福島県の伝統工芸品が海外で注目を集め、輸出額が前年比で30%増加したことが、県のまとめで明らかになった。特に会津塗や奥会津編み組細工などの人気が高く、欧米やアジアからの注文が急増している。
輸出額の増加要因
県商工労働部によると、2025年度の伝統工芸品の輸出額は約12億円に達し、前年度の9億2000万円から大幅に増加した。背景には、海外での日本文化ブームや、ECサイトを通じた販路拡大がある。
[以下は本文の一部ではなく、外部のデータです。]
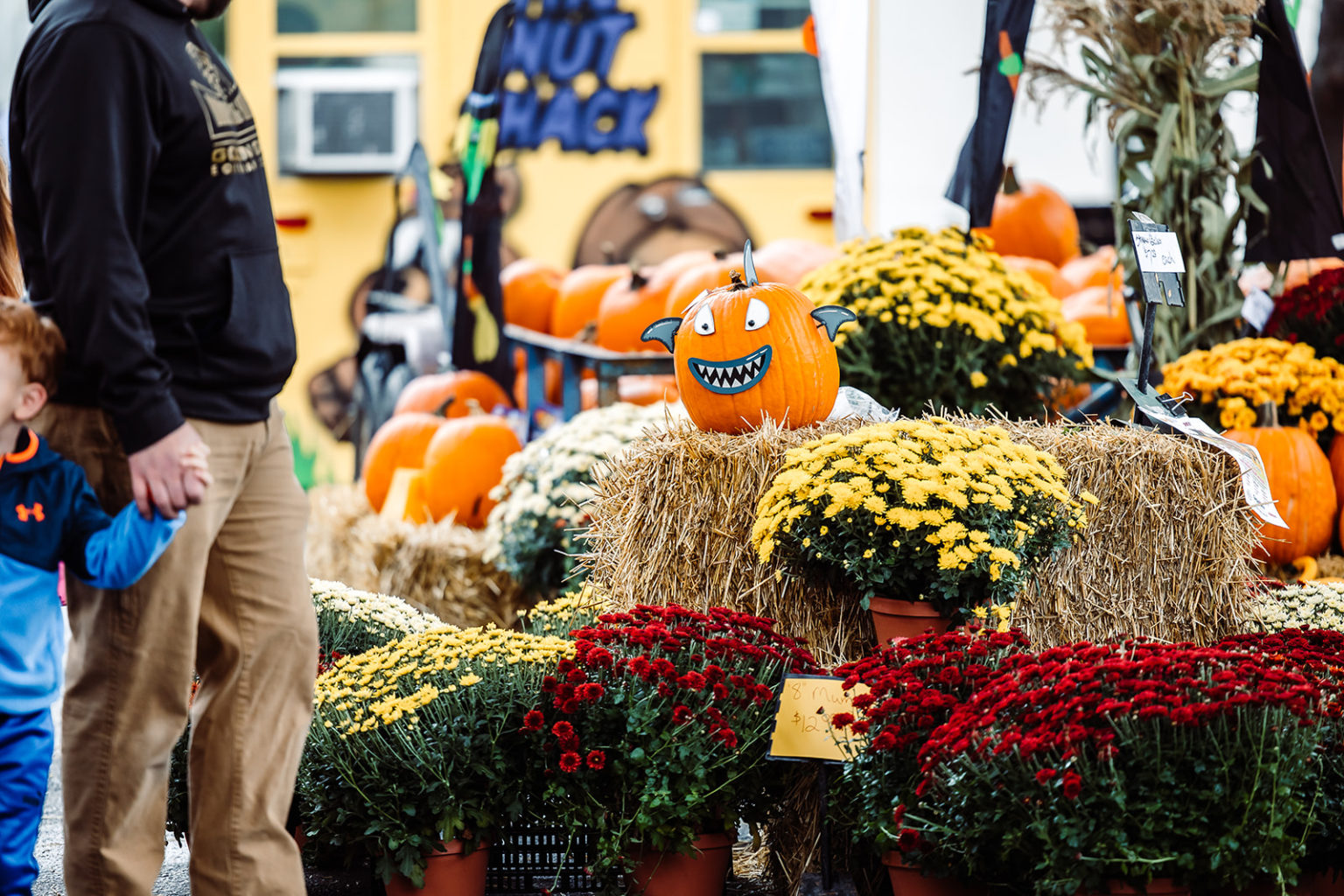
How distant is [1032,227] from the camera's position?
6.02 m

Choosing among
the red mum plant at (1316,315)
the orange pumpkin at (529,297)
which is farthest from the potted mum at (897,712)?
the orange pumpkin at (529,297)

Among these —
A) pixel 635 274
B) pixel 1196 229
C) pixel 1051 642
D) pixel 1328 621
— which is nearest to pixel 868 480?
pixel 1051 642

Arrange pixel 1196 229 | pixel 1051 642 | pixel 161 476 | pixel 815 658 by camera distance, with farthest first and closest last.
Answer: pixel 1196 229, pixel 1051 642, pixel 815 658, pixel 161 476

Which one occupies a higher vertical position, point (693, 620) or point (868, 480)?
point (868, 480)

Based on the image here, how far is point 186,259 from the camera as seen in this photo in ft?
5.90

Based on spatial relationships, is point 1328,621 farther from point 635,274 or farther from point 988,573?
point 635,274

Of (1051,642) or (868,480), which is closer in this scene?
(868,480)

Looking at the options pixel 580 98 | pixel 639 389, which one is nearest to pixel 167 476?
pixel 639 389

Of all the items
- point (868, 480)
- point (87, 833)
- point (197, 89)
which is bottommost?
point (87, 833)

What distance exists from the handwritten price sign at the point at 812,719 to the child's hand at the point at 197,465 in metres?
1.10

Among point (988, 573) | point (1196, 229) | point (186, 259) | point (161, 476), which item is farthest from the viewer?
point (1196, 229)

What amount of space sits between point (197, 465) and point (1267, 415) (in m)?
3.30

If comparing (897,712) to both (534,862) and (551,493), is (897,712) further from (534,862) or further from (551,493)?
(551,493)

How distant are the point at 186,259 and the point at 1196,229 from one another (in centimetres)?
357
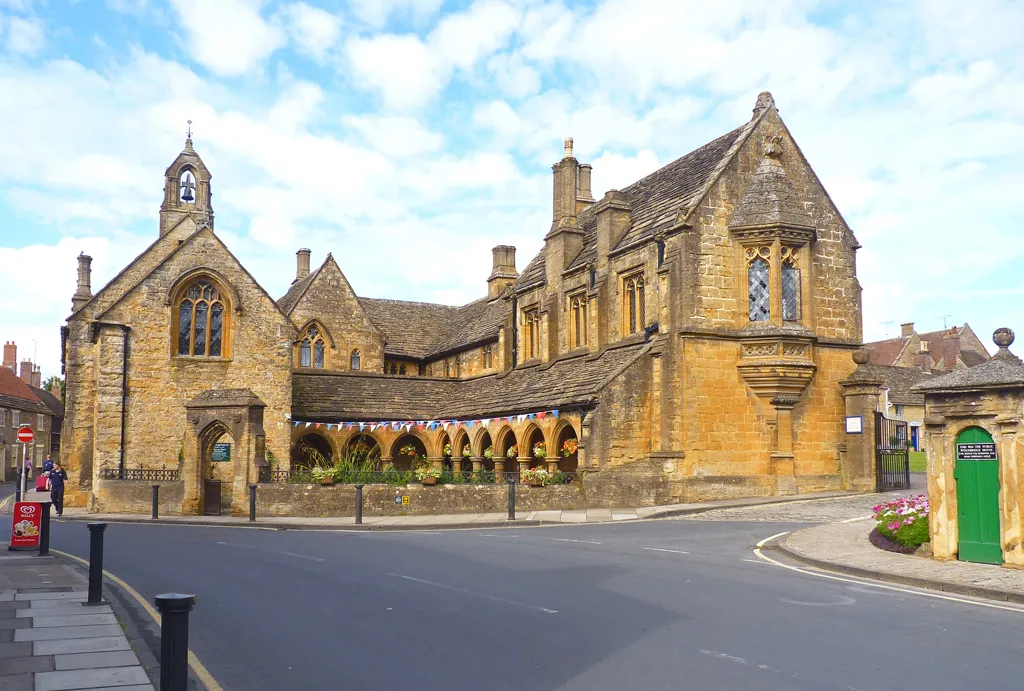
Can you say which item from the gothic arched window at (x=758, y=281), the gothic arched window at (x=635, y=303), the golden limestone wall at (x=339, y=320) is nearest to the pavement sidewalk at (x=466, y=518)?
the gothic arched window at (x=758, y=281)

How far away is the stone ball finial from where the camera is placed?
43.3 feet

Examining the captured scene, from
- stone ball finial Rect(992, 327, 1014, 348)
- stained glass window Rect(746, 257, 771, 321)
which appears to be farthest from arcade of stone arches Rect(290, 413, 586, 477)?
stone ball finial Rect(992, 327, 1014, 348)

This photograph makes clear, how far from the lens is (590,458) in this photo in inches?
992

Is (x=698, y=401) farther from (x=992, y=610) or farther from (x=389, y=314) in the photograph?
(x=389, y=314)

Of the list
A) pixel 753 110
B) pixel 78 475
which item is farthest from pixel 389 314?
pixel 753 110

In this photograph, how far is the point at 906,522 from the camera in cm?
1469

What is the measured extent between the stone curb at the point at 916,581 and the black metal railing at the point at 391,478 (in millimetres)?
11497

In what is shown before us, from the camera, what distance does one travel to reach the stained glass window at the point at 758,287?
89.0ft

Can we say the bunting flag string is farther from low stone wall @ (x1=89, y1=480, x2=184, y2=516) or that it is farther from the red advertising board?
the red advertising board

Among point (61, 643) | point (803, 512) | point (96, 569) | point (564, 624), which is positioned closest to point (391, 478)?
point (803, 512)

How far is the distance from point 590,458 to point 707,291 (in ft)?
20.3

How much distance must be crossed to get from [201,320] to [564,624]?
1026 inches

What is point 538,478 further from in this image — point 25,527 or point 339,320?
point 339,320

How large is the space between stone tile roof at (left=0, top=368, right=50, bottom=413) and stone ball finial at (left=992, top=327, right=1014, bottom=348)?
65.0 meters
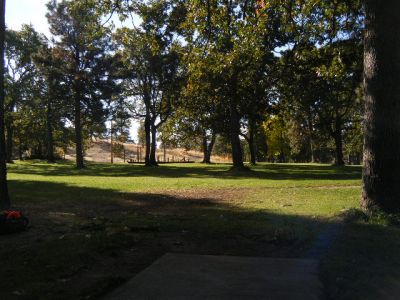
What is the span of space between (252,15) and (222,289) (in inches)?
428

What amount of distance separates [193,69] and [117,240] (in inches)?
371

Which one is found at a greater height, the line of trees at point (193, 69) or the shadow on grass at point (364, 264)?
the line of trees at point (193, 69)

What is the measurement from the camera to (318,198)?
45.1 ft

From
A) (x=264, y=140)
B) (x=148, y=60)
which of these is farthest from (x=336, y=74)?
(x=264, y=140)

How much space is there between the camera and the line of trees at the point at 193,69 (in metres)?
13.5

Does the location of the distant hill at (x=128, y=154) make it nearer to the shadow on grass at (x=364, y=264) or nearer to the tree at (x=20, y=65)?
the tree at (x=20, y=65)

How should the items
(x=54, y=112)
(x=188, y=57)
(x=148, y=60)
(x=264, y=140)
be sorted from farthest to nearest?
(x=264, y=140), (x=54, y=112), (x=148, y=60), (x=188, y=57)

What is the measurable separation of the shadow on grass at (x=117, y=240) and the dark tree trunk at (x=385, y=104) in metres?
1.34

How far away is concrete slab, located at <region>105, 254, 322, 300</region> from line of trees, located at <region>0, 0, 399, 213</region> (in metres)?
4.19

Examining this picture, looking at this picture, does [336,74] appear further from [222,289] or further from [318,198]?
[222,289]

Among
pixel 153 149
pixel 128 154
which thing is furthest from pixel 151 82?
pixel 128 154

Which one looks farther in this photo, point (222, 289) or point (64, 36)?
point (64, 36)

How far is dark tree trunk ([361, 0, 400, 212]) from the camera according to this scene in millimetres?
8773

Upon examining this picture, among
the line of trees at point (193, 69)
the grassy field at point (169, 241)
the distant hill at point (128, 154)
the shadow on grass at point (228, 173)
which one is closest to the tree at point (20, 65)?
the line of trees at point (193, 69)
特に、アメリカやフランス、シンガポールからの需要が伸びている。
人気の工芸品
会津塗は、漆器の一種で、その美しい光沢と耐久性が評価され、高級食器やインテリアとして海外で人気を集めている。奥会津編み組細工は、山ぶどうのつるを使った伝統的な籠やバッグが、環境に優しい素材として注目されている。これらの工芸品は、職人の手作業による丁寧な製作が特徴で、大量生産品にはない温かみが評価されている。
県の取り組み
県は、伝統工芸品の海外輸出を促進するため、海外見本市への出展や、バイヤーとのマッチングイベントを積極的に開催している。また、若手職人の育成にも力を入れており、技術継承のための研修制度を充実させている。県の担当者は「伝統工芸品は福島の宝。海外での認知度向上に努め、さらなる輸出拡大を目指す」と話している。
今後の展望
県は、2026年度までに輸出額を15億円に引き上げる目標を掲げている。そのため、新たな海外市場の開拓や、商品の多様化を進める方針だ。また、伝統工芸品の魅力を伝える動画やSNSでの発信も強化し、若い世代へのアピールも図る。
福島県の伝統工芸品は、その品質と美しさで海外から高い評価を得ており、今後のさらなる発展が期待される。